*Work request:*
Exactly as they appear below, repeat the lines from the one with "ultra colour plus grout" through the one with "Motobox Slimline LED". Drop every picture.

=== Input data ===

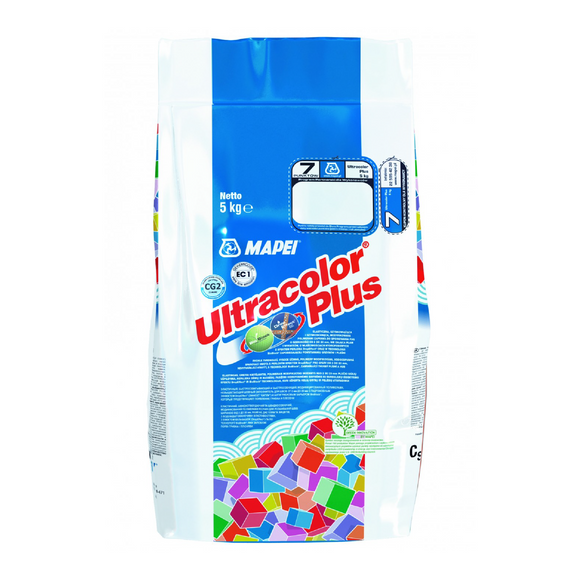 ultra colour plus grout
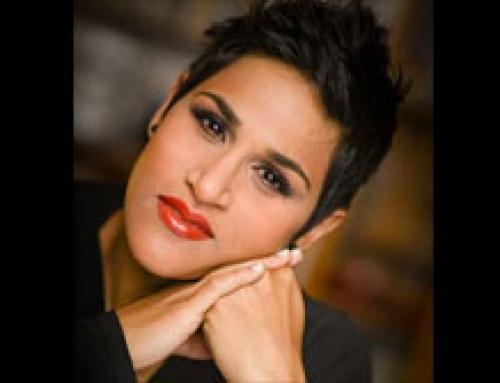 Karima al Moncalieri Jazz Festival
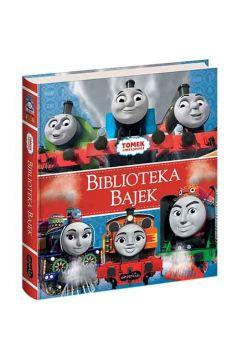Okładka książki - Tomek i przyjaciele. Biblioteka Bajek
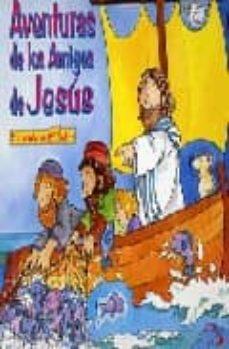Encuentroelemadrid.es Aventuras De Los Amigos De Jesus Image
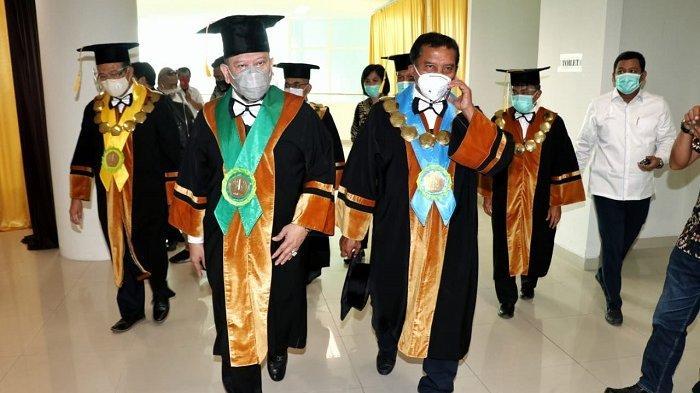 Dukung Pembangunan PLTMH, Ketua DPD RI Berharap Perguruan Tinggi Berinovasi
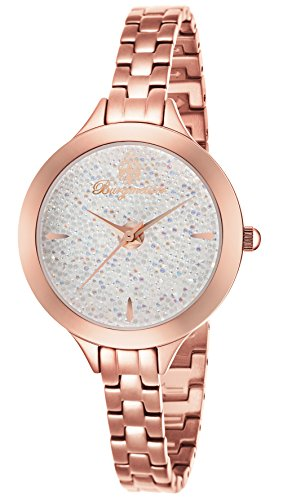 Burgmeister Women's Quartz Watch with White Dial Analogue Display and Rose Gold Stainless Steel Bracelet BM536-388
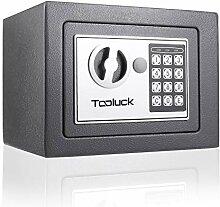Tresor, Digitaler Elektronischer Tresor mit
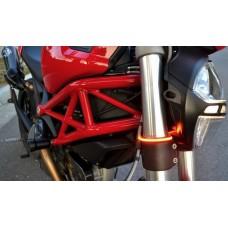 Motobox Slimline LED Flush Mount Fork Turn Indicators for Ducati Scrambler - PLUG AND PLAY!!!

===
=== Input data ===

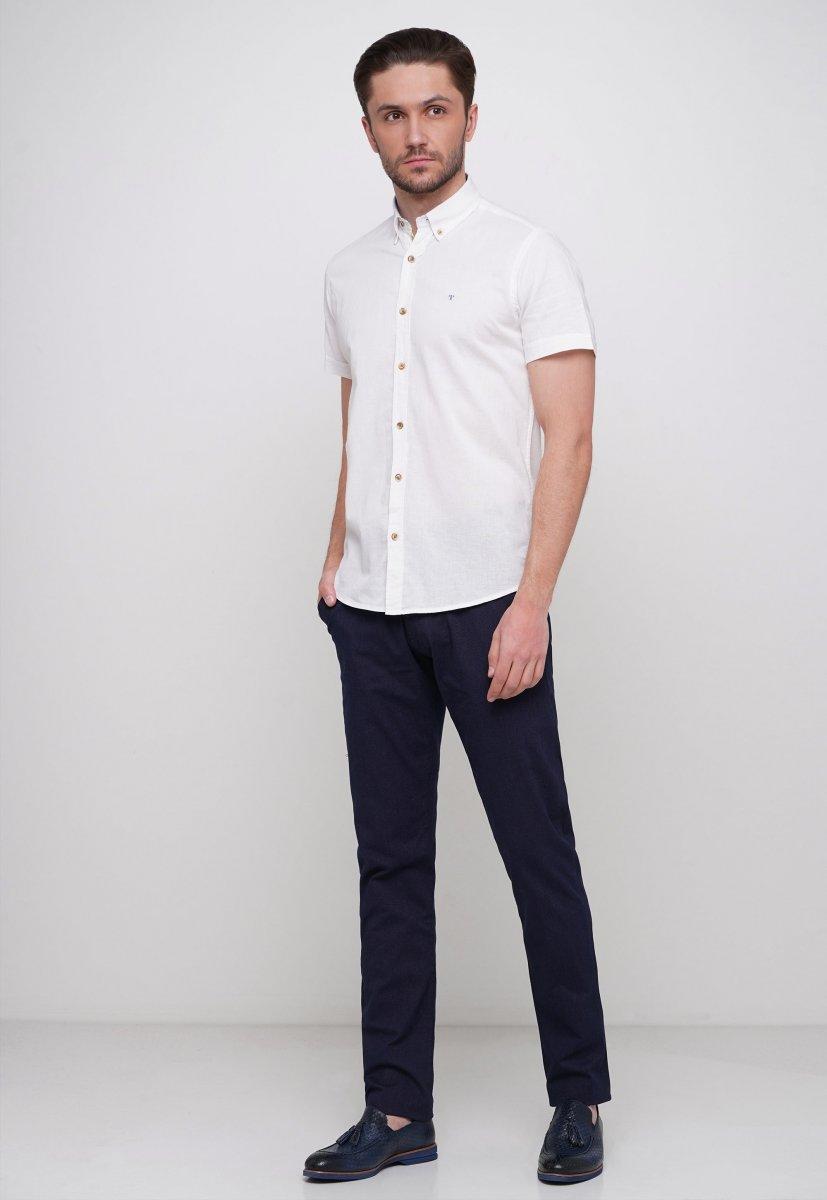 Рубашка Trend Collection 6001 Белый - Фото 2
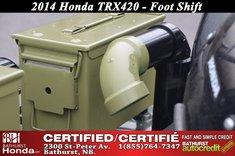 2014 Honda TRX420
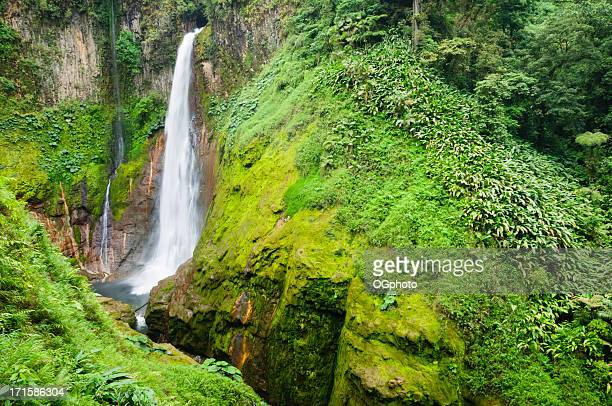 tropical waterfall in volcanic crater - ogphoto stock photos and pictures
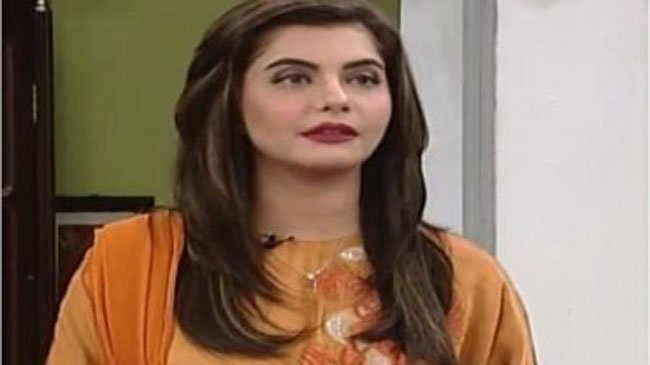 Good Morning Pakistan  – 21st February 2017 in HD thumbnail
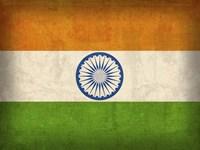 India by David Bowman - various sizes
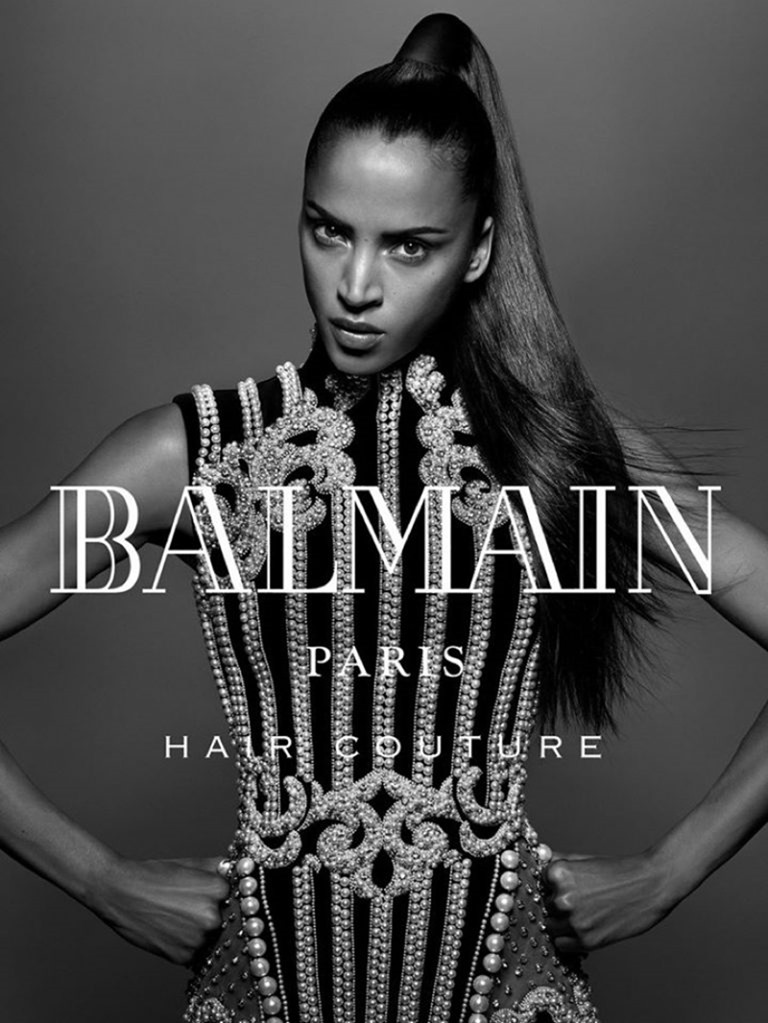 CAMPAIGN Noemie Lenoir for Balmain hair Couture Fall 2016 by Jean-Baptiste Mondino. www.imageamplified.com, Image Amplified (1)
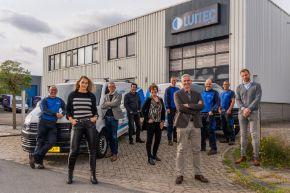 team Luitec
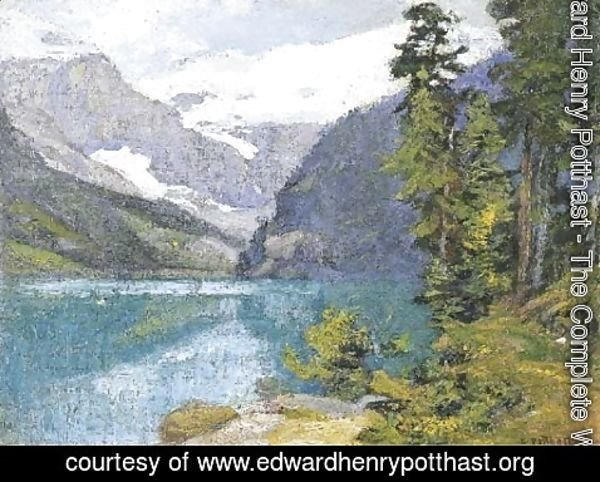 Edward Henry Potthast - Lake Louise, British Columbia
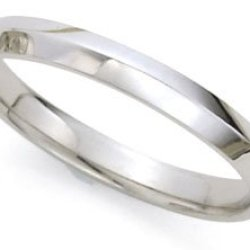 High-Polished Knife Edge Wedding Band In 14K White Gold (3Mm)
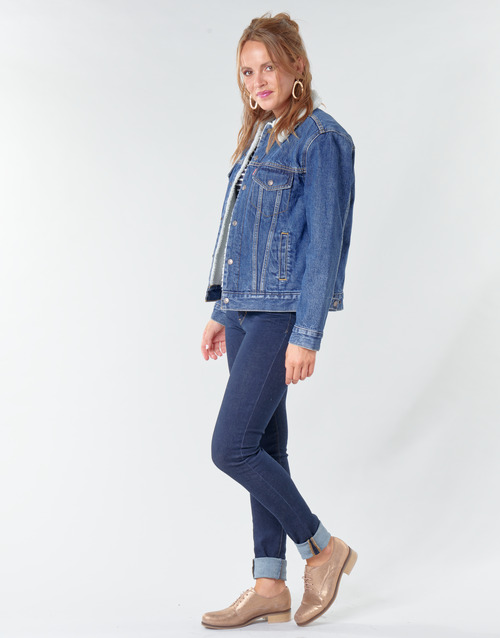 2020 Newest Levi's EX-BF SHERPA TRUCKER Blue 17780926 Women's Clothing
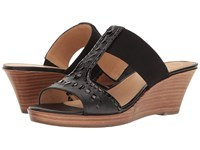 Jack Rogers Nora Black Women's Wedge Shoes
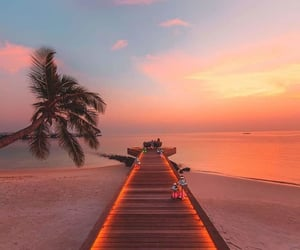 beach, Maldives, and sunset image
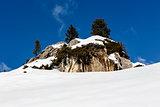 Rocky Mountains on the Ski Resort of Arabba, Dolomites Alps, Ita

===

*Your solution:*
 ultra colour plus grout
 Karima al Moncalieri Jazz Festival
Okładka książki - Tomek i przyjaciele. Biblioteka Bajek
Encuentroelemadrid.es Aventuras De Los Amigos De Jesus Image
 Dukung Pembangunan PLTMH, Ketua DPD RI Berharap Perguruan Tinggi Berinovasi
 Burgmeister Women's Quartz Watch with White Dial Analogue Display and Rose Gold Stainless Steel Bracelet BM536-388
Tresor, Digitaler Elektronischer Tresor mit
 Motobox Slimline LED Flush Mount Fork Turn Indicators for Ducati Scrambler - PLUG AND PLAY!!!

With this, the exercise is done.